Source data:

——

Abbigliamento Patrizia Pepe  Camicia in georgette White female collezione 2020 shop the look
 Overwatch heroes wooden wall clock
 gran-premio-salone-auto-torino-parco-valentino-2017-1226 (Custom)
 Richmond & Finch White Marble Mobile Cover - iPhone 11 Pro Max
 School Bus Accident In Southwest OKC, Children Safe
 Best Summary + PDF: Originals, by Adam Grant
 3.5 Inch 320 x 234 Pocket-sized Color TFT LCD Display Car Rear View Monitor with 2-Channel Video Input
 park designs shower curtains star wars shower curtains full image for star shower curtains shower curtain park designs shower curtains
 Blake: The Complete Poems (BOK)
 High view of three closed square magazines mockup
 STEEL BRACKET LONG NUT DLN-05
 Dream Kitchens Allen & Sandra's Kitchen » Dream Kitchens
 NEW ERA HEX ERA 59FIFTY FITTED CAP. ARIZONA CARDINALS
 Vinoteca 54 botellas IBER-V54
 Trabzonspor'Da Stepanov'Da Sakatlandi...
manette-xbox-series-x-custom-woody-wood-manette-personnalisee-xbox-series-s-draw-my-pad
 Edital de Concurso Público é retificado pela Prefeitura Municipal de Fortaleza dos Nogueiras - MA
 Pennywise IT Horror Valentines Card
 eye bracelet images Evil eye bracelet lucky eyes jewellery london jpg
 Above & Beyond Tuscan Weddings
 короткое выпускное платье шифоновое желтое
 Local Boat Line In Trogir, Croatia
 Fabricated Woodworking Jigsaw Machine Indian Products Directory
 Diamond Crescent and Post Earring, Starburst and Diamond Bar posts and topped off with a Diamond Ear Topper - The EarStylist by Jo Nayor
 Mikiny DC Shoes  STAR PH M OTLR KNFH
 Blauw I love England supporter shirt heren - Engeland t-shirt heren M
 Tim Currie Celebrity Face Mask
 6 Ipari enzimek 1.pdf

——

- [Brief]:
Within the entries, how many lines contain the word "White"? Answer with a number alone.

- [Task response]:
2